Bizim de onlara karşı iki çift sözümüz var.

Kurtuluş Savaşı zamanında top sesleri Polatlı’dan gelirken, Mustafa Kemal Paşa neden “Eti Müzesi”ni kurdu da, sonra Anadolu Medeniyetleri Müzesi’ne evrildi?

Neden ülkemizdeki müzelerin yüzde sekseni, bu şahane uzak görüşlülük sayesinde yepyeni bir ülkenin ilk 15-20 yirmi yılında boy verdi?

Anadolu’nun her yerinde neden kazılar başlatıldı, uzmanlaşsınlar diye çocukları niye yurt dışına gönderildi?

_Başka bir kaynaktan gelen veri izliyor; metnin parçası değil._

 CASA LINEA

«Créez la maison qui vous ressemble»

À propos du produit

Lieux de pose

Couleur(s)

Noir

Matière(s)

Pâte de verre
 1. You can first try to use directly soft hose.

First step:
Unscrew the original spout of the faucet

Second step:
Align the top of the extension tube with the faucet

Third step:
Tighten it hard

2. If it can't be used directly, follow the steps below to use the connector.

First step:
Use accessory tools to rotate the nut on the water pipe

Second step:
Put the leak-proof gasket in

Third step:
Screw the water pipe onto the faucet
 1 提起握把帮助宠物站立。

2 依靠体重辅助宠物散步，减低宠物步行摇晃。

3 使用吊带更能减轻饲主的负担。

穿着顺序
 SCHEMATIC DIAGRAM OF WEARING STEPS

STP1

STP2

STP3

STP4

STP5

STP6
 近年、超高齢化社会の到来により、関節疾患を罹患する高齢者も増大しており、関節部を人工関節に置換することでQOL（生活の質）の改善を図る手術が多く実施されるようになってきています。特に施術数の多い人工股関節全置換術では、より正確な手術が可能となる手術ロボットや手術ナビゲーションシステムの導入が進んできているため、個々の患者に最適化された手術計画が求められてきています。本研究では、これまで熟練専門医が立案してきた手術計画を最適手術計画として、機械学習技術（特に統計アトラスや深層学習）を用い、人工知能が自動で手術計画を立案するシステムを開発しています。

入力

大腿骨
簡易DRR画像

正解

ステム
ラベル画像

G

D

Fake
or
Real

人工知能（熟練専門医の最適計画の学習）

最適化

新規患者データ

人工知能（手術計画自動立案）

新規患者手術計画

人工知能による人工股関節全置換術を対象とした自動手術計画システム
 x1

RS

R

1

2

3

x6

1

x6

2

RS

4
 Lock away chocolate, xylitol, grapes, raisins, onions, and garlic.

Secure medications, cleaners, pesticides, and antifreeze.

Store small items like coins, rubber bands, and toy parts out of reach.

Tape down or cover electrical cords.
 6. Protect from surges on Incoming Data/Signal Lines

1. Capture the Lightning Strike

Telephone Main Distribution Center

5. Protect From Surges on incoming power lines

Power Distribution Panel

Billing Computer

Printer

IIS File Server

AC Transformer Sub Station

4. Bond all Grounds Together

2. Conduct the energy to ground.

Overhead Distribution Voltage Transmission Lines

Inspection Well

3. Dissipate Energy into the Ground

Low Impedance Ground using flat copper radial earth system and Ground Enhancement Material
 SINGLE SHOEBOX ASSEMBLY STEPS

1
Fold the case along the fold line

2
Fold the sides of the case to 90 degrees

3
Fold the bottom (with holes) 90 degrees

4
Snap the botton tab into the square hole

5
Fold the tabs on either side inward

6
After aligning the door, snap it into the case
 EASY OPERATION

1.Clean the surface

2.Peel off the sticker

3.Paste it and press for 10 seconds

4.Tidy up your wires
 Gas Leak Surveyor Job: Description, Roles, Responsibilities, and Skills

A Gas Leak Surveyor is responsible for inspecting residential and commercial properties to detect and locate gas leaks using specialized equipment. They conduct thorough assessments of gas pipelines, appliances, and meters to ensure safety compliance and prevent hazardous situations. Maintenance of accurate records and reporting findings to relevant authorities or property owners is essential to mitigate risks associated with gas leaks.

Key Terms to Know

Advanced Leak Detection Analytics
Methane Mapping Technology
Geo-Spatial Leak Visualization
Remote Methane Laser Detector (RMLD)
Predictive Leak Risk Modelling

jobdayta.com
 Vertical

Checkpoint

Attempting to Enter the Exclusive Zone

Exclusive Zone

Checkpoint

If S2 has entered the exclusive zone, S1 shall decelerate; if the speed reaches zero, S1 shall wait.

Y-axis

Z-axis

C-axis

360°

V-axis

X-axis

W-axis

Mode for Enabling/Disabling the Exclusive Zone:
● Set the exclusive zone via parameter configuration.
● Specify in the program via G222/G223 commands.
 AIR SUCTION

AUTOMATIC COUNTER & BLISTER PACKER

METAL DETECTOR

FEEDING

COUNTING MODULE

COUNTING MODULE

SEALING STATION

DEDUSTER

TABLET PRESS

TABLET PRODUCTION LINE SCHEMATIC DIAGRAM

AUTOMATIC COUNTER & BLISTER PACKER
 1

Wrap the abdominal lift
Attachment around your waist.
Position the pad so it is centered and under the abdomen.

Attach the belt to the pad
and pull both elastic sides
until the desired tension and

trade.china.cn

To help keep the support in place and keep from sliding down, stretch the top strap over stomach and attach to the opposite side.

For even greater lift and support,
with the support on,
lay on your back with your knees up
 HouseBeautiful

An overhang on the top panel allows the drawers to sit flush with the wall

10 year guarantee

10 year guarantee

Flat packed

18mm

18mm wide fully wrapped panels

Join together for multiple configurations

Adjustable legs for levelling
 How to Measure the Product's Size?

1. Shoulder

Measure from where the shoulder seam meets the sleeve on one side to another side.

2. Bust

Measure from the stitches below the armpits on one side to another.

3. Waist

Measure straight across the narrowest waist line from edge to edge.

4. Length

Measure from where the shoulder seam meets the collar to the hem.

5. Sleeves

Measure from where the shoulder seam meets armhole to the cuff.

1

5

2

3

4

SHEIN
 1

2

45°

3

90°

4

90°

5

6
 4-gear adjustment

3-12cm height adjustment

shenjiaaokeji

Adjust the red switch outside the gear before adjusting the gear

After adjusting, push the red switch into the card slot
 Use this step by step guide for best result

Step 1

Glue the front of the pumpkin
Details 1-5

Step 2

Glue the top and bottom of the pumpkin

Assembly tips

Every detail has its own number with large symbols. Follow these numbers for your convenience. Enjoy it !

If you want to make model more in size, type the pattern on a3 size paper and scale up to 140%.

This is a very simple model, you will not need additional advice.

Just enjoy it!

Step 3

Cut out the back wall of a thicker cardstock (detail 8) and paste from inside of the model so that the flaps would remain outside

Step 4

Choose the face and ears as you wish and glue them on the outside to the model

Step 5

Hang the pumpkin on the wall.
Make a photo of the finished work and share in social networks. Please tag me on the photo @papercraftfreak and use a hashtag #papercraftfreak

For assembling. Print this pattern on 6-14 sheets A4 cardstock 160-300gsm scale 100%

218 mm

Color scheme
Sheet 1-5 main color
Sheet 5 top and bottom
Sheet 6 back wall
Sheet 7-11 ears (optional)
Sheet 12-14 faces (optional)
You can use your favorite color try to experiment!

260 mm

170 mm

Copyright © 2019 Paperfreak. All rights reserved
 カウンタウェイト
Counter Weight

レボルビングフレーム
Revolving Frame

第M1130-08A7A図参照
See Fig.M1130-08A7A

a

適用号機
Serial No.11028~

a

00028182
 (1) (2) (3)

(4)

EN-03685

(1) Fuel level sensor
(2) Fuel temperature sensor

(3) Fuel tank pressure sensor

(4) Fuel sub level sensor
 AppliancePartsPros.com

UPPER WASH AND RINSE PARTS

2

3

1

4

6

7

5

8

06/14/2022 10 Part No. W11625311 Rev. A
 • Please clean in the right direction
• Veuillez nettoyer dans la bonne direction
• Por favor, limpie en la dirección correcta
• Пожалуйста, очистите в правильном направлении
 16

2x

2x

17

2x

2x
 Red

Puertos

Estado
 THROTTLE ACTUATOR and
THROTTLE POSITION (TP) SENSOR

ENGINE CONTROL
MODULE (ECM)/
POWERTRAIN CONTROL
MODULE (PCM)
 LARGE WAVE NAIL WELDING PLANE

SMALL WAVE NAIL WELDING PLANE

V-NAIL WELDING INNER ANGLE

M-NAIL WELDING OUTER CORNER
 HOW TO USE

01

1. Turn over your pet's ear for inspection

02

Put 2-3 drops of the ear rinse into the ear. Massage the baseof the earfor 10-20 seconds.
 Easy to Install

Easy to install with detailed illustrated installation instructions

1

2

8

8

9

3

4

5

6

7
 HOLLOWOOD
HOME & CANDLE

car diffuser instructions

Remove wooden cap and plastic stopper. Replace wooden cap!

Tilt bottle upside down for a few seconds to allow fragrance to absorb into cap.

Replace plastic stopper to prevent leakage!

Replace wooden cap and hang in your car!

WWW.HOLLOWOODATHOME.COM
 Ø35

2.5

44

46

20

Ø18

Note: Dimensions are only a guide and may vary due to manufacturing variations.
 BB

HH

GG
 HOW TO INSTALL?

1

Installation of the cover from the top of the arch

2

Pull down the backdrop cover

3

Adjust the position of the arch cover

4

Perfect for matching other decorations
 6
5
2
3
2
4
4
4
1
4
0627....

Hasan Ali Yücel’in başka işi yok muydu da, “klasikler” çevirip, bu ülkenin belleğine, kültürüne, eğitimine ekledi?

Bunlara sinir oluyorsanız, meşrebinize uygun soralım; Fatih Sultan Mehmet neden Yunanca, Arapça, Latince, Farsça, İbranice biliyordu da, bu toprakların tarihini kendi dillerinden okuyordu? Sarayda yapacak başka bir işi olmadığından mı? Napolyon’u, George Washington’u bin kere izledin.

Elbette izleyeceksin.

Ya Fatih?

Kof şişirmeler ve tahammül ötesi yuvarlamalar dışında, dünya pazarına çıkaracak bir filmin, oyunun, romanın var mı?

Homeros usta üstünden İzmir’i konuşmayı sürdüreceğiz. Yerel seçimler yaklaşıyor. Adayları, biraz da bu açıdan değerlendireceğiz. Bakalım İzmir’i “uçurma” vaatlerinde neler var?